I quickly asked one if I could take a photo out the window. He motioned
me towards it and I snapped one photo and he was at my elbow to escort me
down. Rebel that I am I snapped two more frames before putting my camera
down and getting on the escalators again. All the guards got on behind me
and followed me out. So I was escorted out of the Louvre by at least 30
security guards and I can without a doubt say that I was the last guest
to leave the entire northern half of the museum, possibly the entire museum
itself. It was two minutes till 6 when I found myself in the lobby again.

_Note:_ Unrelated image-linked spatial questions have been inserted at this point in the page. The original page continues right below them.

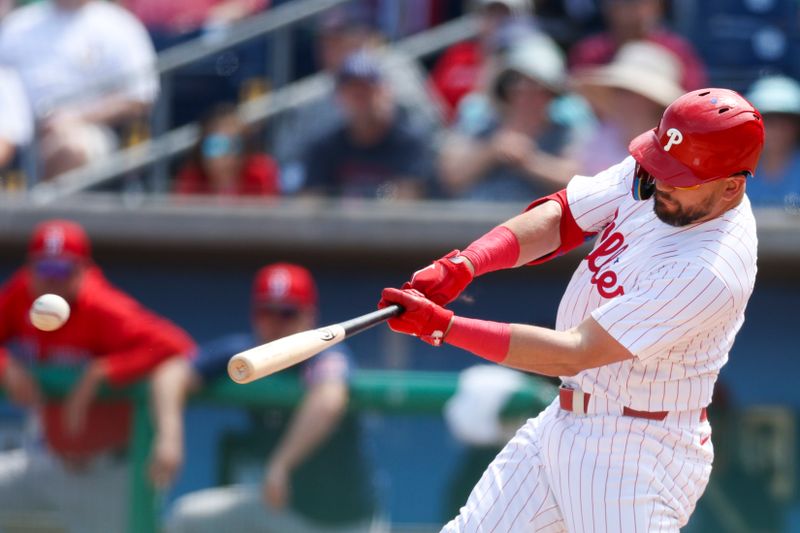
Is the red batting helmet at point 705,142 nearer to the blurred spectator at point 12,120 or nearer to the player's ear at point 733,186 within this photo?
the player's ear at point 733,186

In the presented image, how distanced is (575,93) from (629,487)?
9.59 ft

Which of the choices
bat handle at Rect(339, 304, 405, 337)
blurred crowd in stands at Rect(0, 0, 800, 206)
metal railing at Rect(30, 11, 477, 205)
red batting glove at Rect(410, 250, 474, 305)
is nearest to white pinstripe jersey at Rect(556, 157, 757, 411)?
red batting glove at Rect(410, 250, 474, 305)

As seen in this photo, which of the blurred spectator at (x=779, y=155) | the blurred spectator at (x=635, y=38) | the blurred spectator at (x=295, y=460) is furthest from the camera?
the blurred spectator at (x=635, y=38)

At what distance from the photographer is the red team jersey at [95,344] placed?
5395 millimetres

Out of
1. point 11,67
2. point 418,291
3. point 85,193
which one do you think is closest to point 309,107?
point 85,193

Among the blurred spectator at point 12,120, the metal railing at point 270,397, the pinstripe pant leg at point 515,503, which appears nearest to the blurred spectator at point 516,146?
the metal railing at point 270,397

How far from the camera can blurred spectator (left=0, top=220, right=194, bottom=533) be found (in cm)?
537

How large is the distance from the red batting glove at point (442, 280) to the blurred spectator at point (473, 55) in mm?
3059

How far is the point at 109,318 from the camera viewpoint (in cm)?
551

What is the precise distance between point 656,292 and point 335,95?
3205 mm

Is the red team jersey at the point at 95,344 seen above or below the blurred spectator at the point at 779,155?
below

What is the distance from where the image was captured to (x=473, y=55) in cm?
645

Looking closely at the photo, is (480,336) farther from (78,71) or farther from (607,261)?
(78,71)

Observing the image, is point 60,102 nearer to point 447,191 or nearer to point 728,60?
point 447,191
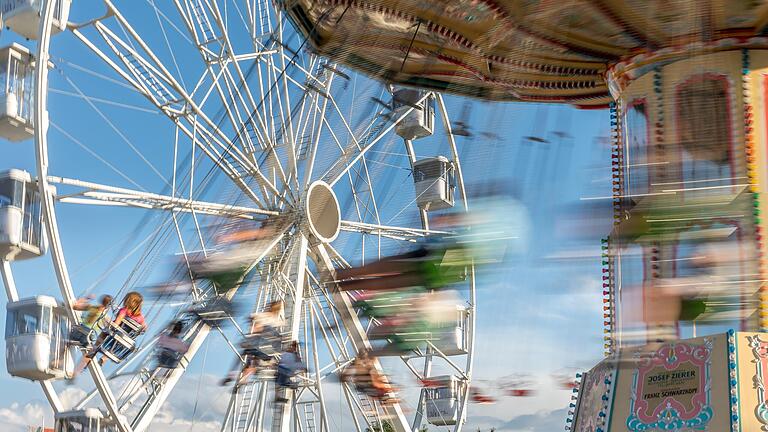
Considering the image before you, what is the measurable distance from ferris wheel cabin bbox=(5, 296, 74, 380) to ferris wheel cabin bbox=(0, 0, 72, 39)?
395 cm

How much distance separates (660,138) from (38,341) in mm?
9624

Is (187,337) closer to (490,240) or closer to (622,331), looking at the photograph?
(622,331)

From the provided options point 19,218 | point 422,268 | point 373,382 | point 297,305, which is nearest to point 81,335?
point 19,218

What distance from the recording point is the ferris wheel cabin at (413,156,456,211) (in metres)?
18.4

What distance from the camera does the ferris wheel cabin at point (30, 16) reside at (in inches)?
608

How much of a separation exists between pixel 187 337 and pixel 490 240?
9.39m

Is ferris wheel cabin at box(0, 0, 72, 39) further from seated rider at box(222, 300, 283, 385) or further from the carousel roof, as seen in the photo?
the carousel roof

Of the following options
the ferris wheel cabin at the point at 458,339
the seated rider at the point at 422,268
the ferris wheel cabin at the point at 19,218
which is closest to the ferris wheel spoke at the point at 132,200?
the ferris wheel cabin at the point at 19,218

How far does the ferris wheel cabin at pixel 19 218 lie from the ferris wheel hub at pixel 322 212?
4027 millimetres

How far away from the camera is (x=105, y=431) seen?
14.6 meters

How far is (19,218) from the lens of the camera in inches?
609

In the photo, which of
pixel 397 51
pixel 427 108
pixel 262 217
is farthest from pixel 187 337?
pixel 397 51

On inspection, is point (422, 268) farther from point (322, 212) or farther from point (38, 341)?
point (322, 212)

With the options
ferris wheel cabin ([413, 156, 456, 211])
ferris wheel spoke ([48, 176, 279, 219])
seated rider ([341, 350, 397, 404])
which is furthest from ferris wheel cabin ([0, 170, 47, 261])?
seated rider ([341, 350, 397, 404])
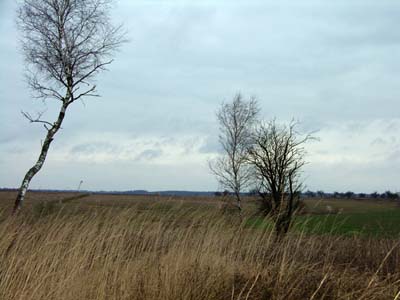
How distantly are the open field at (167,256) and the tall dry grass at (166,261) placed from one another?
12 millimetres

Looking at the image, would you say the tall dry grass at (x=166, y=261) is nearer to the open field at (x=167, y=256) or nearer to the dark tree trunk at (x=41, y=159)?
the open field at (x=167, y=256)

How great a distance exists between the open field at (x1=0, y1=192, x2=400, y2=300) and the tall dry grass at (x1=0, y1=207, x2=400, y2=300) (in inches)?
0.5

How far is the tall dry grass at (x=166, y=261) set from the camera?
4.85 metres

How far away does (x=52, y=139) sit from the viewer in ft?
39.9

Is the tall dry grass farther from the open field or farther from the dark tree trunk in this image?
the dark tree trunk

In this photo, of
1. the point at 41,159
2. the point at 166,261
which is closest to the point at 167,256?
the point at 166,261

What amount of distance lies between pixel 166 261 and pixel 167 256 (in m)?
0.11

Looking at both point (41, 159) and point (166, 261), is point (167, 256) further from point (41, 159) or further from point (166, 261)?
point (41, 159)

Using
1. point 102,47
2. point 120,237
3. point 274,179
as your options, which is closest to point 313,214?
point 120,237

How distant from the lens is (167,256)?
555 centimetres

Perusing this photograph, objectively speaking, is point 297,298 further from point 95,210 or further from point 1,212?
point 1,212

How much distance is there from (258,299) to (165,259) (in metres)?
1.25

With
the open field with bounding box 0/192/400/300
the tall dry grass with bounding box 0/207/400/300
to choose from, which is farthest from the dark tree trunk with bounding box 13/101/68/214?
the tall dry grass with bounding box 0/207/400/300

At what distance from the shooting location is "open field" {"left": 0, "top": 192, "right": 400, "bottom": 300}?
16.0 feet
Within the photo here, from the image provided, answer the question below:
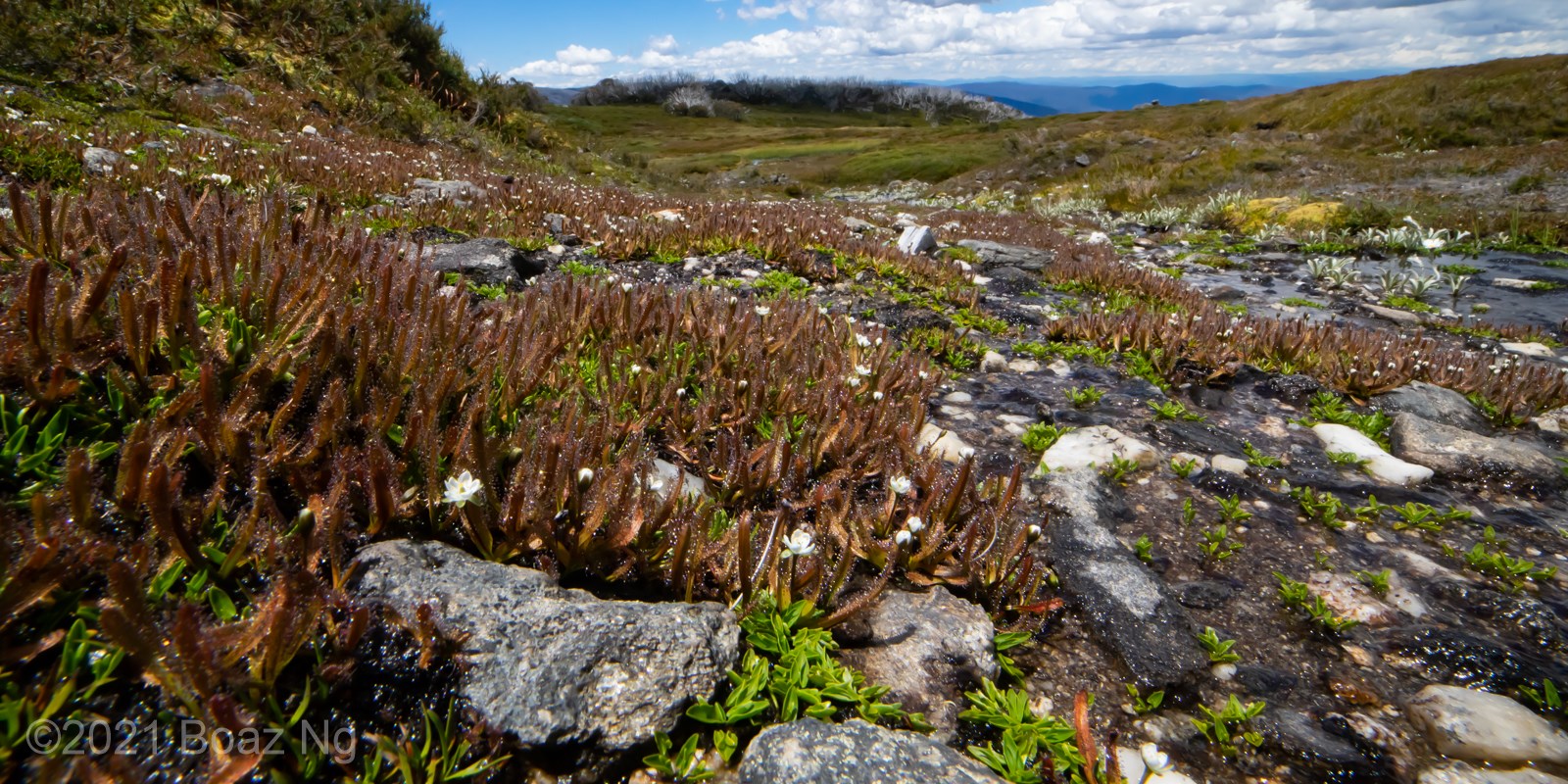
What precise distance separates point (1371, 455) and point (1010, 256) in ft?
23.9

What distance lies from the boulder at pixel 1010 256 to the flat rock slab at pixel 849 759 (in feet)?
31.6

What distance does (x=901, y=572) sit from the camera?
117 inches

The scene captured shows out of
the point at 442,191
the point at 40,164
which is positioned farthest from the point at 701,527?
the point at 442,191

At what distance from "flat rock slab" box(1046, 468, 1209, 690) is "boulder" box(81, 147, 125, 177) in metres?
7.66

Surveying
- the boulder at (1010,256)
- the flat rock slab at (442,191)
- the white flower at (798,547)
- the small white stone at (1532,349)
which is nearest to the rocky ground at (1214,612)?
the white flower at (798,547)

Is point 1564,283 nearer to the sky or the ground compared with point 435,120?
nearer to the ground

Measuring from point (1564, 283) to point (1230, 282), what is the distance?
430cm

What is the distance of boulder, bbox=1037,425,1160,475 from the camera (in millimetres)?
3994

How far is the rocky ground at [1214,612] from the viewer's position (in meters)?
2.01

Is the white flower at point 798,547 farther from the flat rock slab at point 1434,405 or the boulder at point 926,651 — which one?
the flat rock slab at point 1434,405

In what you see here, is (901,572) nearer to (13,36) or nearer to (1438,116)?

So when they say the museum closes at 6 that actually means that the rooms
have been cleared, the janitor has swept up, the doors are all locked and
the employees have gone home and popped open a bottle of wine by 6 p.m.
sharp.
I waited in the designated spot for Jayné and
a few moments later she showed up looking flustered and distraught. She
began blathering on about getting lost and wandering around, finding stairs
but not the right stairs, asking directions, getting sent here and there
and finally ending up in the main lobby at 5:32 and not being allowed back
in. She asked, she pleaded, she begged, she cried to no avail. There were
some slight exaggerations involved like: "I came to France just to see the
Mona Lisa!"
So she did not get to see the Mona Lisa after
all, and didn’t see much of anything else in all her wandering and searching.
She met two very nice security guards along the way who told her she could
come back tomorrow and they would let her in for free to see it, but that
would mean leaving Paris later and cutting into our Versailles time since
the Louvre didn’t open until 9 a.m.
We spent some time in the gift shop and I told
Jayné she should buy a post card of the Mona Lisa in case she never got
to see it. We needed to find Internet access so we could send e-mails to
the guys to let them know we were safe. We had not yet done so. There was
an internet place near our room so we stopped off briefly to drop off our
purchases before moving on.
A couple of days before we were in the grocery
store and we had decided to buy the cheapest bottle of Bordeaux for fun
to see what it tasted like. We found one for €1.85. When we entered our
room and saw the bottle sitting on our mantle we decided it was time to
pop that baby open. Whipping out the corkscrew we had purchased at Monoprix
that morning and grabbing two coffee mugs from the salon we popped the cork
and poured ourselves each a mug. We took a sip. It wasn’t too bad. Not bothering
to take our coats or scarves off since we were just going out again we sat
on the edge of the bed and drank our mugs of wine. When the mugs were empty
I filled them up again. After all, we were leaving in the morning and couldn’t
pack half a bottle of wine with us!
I’m not aware of how much time passed, but I
do know there was some singing about Mona Lisa, lots of laughing, and we
were suddenly speaking eloquent French. (At least we thought we were!) "Actually,
I’m liking this wine more and more the more I drink it!" I said to Jayné
We eventually made it back out the door and
around the corner to the Internet place. We figured out how to log on and
to access our e-mail. We began to type. Wait a minute! Our sentences looked
like gibberish! One bottle of Chateau Bois de Naud and suddenly everything’s
upside down! Actually we realized that the keyboard was not quite the same
as ours. There were several letters that were mixed around and you had to
hold the "Alt" key every time you wanted a period. So we had to resort to
the hunt and peck method which was very time consuming, especially after
a bottle of Bordeaux.
We got a couple of e-mails sent off and decided
to walk down to the Moulin Rouge to see what it looked like at night. The
bustling intersection was even more bustling than it had been in the daylight
hours. We stopped for a few night photos, but what had been a normal
street in the daytime had turned pretty seedy after dark so we went back to our rooms and crashed for the night.